If you want to place an order for construction work, you have to decide which method of tendering is best suited for your purposes. The type of tendering you choose depends on your goals and what features of the project are most important to you. Different tendering types yield the lowest price, use the most qualified contractor, allow a quick award of a contract, or are suited for complex custom work. Choosing the right method helps give you the best possible results.
Use Open Tendering to Get the Best Price
Open tendering is quick and gives you the choice of a wide variety of contractors. To get a good selection, you may have to advertise your request for proposals or call contractors to inform them of your project. Once you have received all the bids, you can evaluate them and choose the one that meets your requirements for the lowest price. This type of tendering is suited for standard work that any contractor can carry out because you may get one that doesn't have experience with more complex projects. Asking for references in the bid helps you evaluate contractor competence.
Selective Tendering Lets You Choose the Best Contractors
When you have a complex project, you have to make sure that every contractor that quotes can do the job. Allowing only selected contractors to bid allows you to avoid having to evaluate unrealistically low bids from unqualified bidders who don't know what they are doing. Select bidders on the basis of their experience with similar projects and contact their customers to find out if the bidders completed such projects successfully. Only ask for tenders from bidders you could accept for the contract.

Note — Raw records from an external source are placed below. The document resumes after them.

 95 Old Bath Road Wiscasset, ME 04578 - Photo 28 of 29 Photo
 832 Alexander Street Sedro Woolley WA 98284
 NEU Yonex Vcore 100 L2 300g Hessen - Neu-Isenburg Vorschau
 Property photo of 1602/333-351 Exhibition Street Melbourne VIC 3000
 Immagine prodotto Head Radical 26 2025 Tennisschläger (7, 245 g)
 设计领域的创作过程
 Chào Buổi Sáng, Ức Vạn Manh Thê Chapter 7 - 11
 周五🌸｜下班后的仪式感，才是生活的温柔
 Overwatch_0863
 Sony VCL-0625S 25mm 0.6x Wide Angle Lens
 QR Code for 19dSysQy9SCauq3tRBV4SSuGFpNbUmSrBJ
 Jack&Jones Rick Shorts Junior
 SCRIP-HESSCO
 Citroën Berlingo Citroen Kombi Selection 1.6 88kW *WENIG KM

Multi-Stage Tendering Refines the Selection Process
If you want to tender on a selective basis but don't have enough information to make an effective selection of bidders, a multi-stage process can help you qualify contractors. Multi-stage tendering includes at least one open round for which contractors submit a concept and estimated price. The submitted documentation allows you to evaluate which contractors are suitable for your project. A second round includes only the bidders you select on the basis of their initial documentation and asks for firm bids with detailed proposals.

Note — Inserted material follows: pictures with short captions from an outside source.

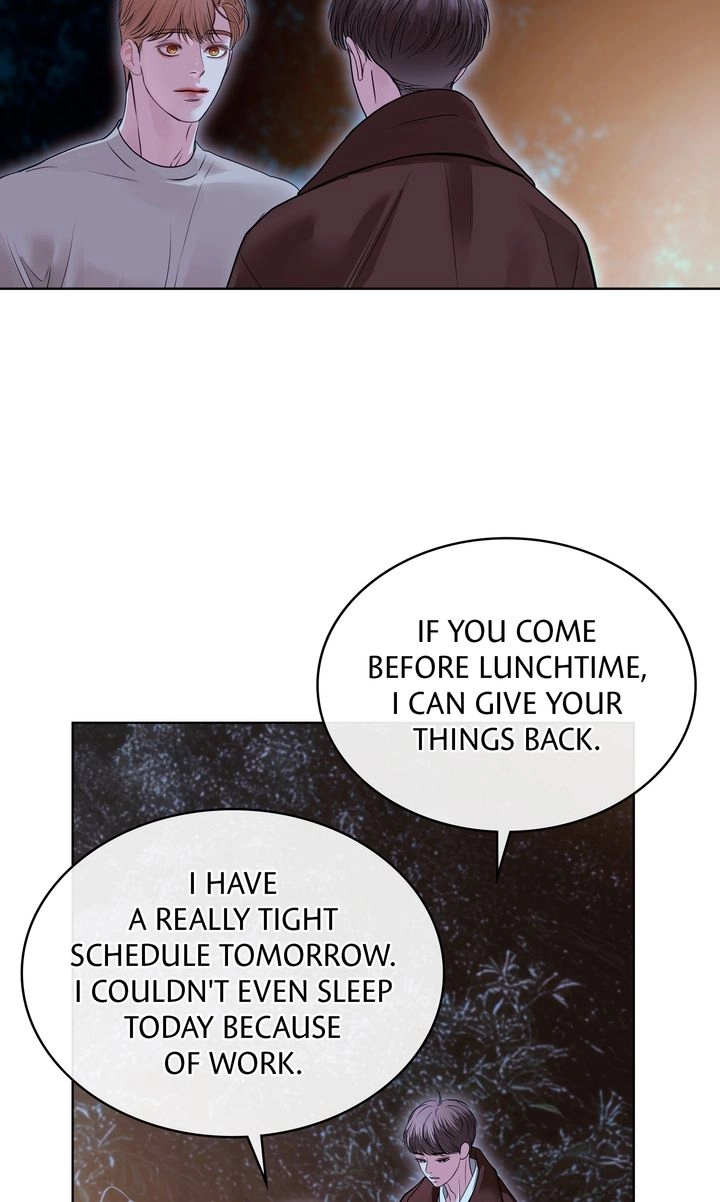 Crack Chapter 47 page 93 - 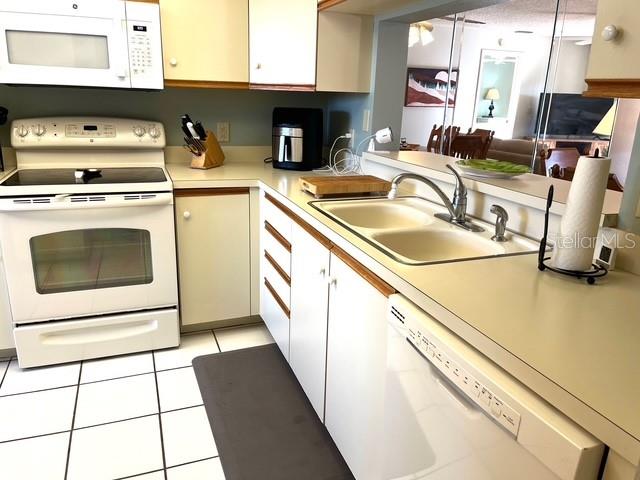 6501 STONE RIVER RD #306, BRADENTON, FL — photo 19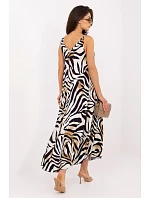 Denní šaty model 227227 Italy Moda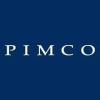 PIMCO GIS Income Fund E Class USD Income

Negotiated Tendering Helps You Get the Features You Need
A negotiated contract lets you select the supplier you think will do the best job, but you may have to pay more because you are not asking for competitive bids. Negotiated tendering is appropriate if you know what you want and have a good idea what it should cost. You can select your preferred supplier and negotiate the contract, knowing that if the negotiated approach is not successful, you can try to negotiate with another supplier or use a different type of tendering.